There have been many fatal encounters between African American citizens and law enforcement that have grabbed headlines — and sparked riots — in the past 18 months. Names like Michael Brown, Eric Garner and Freddie Gray aren’t just a part of a national conversation about police violence. They’re part of history.
Jack Yantis, an Idaho rancher killed by two sheriff’s deputies under unclear circumstances on Nov. 1, is not. Or, at least, not yet. On Thursday, the FBI announced that it is investigating Yantis’s shooting.
“ISP [Idaho State Police] will be thorough, the FBI will be thorough,” U.S. Attorney for Idaho Wendy Olson said, as the Idaho Statesman reported. “The attorney general’s office will carefully review the evidence, we’ll carefully review the evidence, and decisions will be made. … That does take a period of time to do and get right.”
Yantis did not look much like Brown and other young black men felled by police. He was white. He was 62. He lived in Council — population 805.
He was, however, no stranger to police. Idaho criminal records show Yantis was found guilty of “resisting or obstructing officers,” a misdemeanor, in 1997. In 2002, he was found guilty of driving under the influence. But whatever his criminal record may have included, according to his family, he was killed by overzealous lawmen.
“Law enforcement should be trained to de-escalate situations,” said Rowdy Paradis, Yantis’s nephew. “In this case, I stood 10 feet away and watched two deputies escalate the situation and needlessly kill a man.”
At around 6:45 p.m. on Nov. 1, Yantis was eating dinner at his home off of U.S. 95. Then, he got a phone call from an Adams County sheriff dispatcher — and was faced with a uniquely rural problem. Keiford, his 2,500-pound black Gelbvieh bull, had been hit by a car on the interstate, one of its rear legs “shattered by the collision with a Subaru station wagon,” as the Statesman reported. The injured bull was reportedly down, but not out, and was charging those who sought to help it.
There was but one solution to this problem: Yantis had to find the bull and put it down, a task he had taken on before. He took off in an ATV to the animal, which had struggled its way to the bottom of the Yantis’s driveway. Two sheriff’s deputies were already on the scene. As Yantis was on the way, Paradis said, the deputies opened fire on Keiford.
“They opened up with their pistols and their M16s … before Jack got there,” Paradis said. “That’s an inhumane deal. … This is a 2-ton Angus bull that’s pissed off, he’s hurt and psychotic. … It was blazing down there and it sounded like World War III on this bull, because they got him charging at everyone again.”
It was unclear, however, if Keiford was dead. Yantis’s wife Donna brought him a .204-caliber rifle to finish the job. Yantis prepared to fire. Just another day on the open range.
Then, things went tragically wrong. Though how the altercation began isn’t clear, one of the deputies grabbed the scope of Yantis’s rifle and pushed him. The rifle may have gone off. That’s when the deputies opened fire on Yantis, who died at the scene.
“And then they threatened me and my nephew … threw us on the middle of Highway 95, searched us and handcuffed us, and wouldn’t let us go take care of Jack,” Donna Yantis said. She had a heart attack at the scene and was hospitalized, according to the Spokesman-Review.
The Idaho Statesman offered this illustration of the incident:
In a statement posted to Facebook, the Adams County Sheriff’s Office said “it is believed that two deputies and Mr.
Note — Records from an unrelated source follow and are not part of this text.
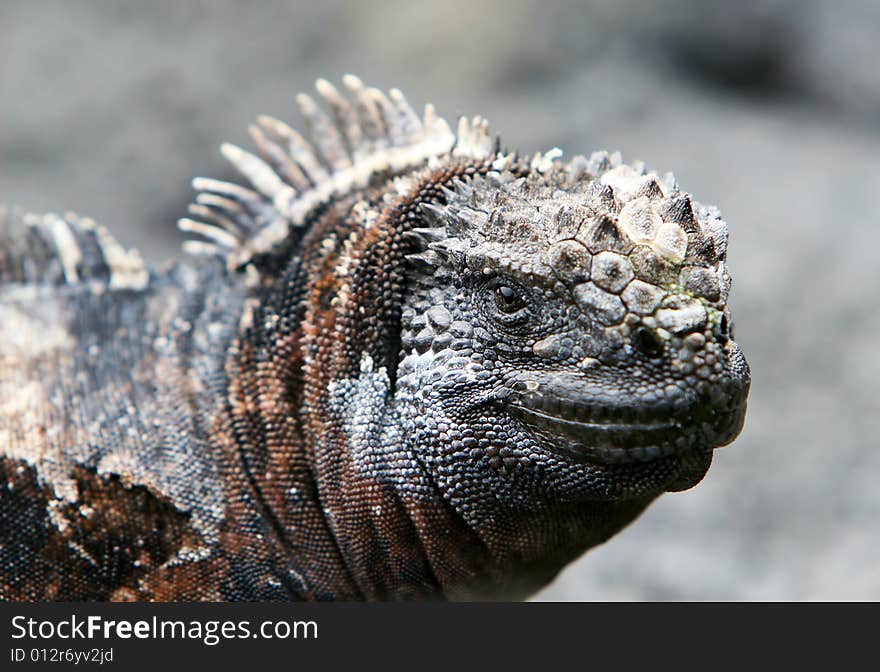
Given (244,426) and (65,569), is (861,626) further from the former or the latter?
(65,569)

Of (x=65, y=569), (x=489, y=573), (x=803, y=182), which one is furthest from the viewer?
(x=803, y=182)

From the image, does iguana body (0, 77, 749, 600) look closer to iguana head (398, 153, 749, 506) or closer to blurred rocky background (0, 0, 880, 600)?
iguana head (398, 153, 749, 506)

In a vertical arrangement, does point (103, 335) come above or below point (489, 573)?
above

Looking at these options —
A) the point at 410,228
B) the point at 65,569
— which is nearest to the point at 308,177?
the point at 410,228

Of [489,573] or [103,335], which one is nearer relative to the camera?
[489,573]

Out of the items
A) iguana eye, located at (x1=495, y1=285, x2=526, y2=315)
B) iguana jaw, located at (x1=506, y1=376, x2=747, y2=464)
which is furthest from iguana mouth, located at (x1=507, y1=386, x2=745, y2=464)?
iguana eye, located at (x1=495, y1=285, x2=526, y2=315)

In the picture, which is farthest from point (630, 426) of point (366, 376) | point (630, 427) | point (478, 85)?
point (478, 85)

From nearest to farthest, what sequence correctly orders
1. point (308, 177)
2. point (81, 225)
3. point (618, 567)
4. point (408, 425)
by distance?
point (408, 425)
point (308, 177)
point (81, 225)
point (618, 567)
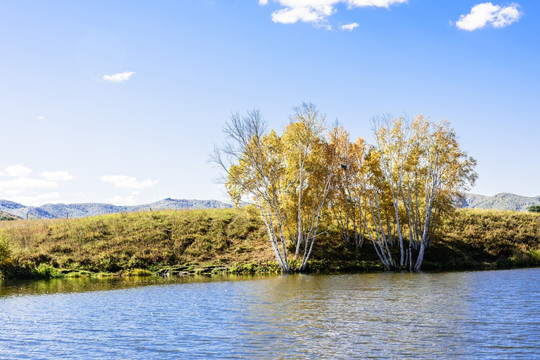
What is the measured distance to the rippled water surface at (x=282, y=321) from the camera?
15.6 metres

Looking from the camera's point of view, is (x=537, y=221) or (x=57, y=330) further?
(x=537, y=221)

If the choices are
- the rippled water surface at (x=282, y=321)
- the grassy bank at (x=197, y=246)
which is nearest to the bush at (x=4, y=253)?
the grassy bank at (x=197, y=246)

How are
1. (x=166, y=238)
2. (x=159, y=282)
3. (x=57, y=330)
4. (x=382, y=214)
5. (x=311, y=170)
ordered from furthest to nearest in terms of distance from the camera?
(x=166, y=238) → (x=382, y=214) → (x=311, y=170) → (x=159, y=282) → (x=57, y=330)

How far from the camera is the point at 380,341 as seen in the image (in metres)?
16.4

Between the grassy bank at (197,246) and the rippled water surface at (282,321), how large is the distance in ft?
47.3

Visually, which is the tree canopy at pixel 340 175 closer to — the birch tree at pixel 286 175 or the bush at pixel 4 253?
the birch tree at pixel 286 175

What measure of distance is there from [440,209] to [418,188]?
10.8 feet

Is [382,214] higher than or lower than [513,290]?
higher

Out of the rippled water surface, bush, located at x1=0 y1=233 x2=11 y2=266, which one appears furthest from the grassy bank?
the rippled water surface

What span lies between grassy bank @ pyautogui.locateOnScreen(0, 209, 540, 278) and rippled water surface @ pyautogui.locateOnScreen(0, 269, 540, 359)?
1443cm

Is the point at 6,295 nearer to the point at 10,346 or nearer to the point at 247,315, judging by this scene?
the point at 10,346

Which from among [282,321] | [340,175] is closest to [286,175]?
[340,175]

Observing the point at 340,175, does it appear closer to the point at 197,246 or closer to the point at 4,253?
the point at 197,246

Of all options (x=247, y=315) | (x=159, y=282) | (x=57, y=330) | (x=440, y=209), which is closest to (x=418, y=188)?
(x=440, y=209)
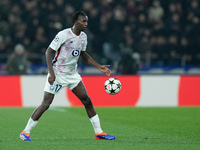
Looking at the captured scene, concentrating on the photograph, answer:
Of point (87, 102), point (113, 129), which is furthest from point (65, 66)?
point (113, 129)

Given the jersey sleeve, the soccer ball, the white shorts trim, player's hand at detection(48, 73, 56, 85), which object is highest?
the jersey sleeve

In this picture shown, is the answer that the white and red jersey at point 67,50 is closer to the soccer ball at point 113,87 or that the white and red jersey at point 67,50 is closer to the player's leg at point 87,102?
the player's leg at point 87,102

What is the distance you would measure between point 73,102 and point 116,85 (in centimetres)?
652

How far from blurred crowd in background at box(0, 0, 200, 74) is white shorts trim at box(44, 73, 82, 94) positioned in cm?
916

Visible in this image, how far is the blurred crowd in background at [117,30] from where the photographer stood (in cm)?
1750

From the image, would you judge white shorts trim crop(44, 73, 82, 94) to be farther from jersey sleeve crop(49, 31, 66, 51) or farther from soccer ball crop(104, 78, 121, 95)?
soccer ball crop(104, 78, 121, 95)

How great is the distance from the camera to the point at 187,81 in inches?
582

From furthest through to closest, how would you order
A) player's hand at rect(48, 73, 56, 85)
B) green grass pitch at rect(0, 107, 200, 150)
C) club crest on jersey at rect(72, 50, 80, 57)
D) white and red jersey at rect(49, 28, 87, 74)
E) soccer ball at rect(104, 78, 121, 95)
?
soccer ball at rect(104, 78, 121, 95) < club crest on jersey at rect(72, 50, 80, 57) < white and red jersey at rect(49, 28, 87, 74) < player's hand at rect(48, 73, 56, 85) < green grass pitch at rect(0, 107, 200, 150)

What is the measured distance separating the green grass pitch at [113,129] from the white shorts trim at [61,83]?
2.67ft

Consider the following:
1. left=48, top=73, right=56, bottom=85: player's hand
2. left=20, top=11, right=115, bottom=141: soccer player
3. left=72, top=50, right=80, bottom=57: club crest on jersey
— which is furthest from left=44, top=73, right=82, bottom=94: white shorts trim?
left=72, top=50, right=80, bottom=57: club crest on jersey

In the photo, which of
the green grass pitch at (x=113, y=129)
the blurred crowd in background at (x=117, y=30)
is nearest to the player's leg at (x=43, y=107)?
the green grass pitch at (x=113, y=129)

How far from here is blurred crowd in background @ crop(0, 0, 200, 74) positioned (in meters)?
17.5

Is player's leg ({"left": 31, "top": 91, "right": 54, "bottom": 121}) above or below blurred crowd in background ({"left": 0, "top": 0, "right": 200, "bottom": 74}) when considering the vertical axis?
below

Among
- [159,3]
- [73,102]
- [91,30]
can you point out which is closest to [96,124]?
[73,102]
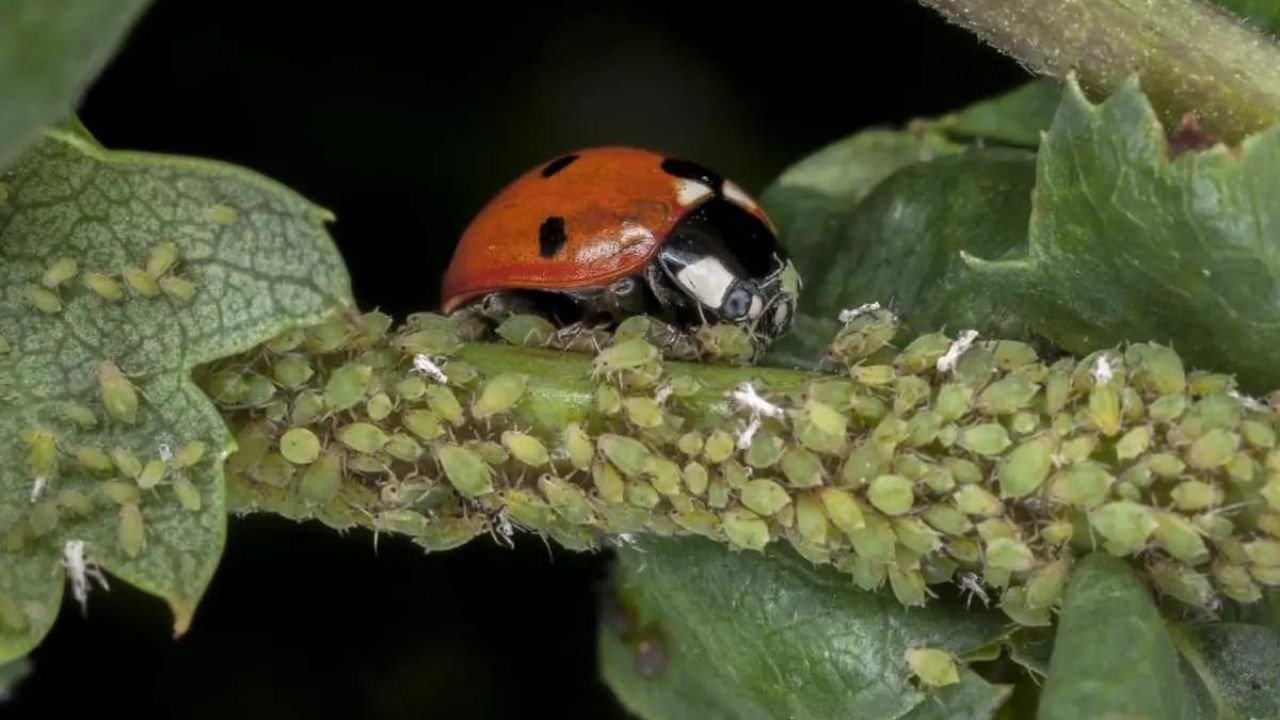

Yantis all fired their weapons.”
“Our thoughts are with our community and especially all those involved in this incident,” said Adams County Sheriff Ryan Zollman. “The Adams County Sheriff’s Office takes matters involving any use of force very seriously and we have requested detectives with the Idaho State Police to conduct the investigation into this incident.” The two officers involved in the shooting were placed on administrative leave.
At a town meeting in Council about the shooting earlier this week, officials were met with some of the same questions asked after other officer-involved shootings. The deputies had dashcams and body cameras — why weren’t they on? (The footage was in the hands of the Idaho State Police, residents were told.) Why hadn’t the names of the deputies been released? How had this all happened?
After the meeting — even before the FBI had stepped in — Yantis’s son-in-law said the truth would come out.
“I think when it’s all settled and everything comes out, we’ll get answers,” Mike Armistead told KTVB. “I have confidence in the investigation.”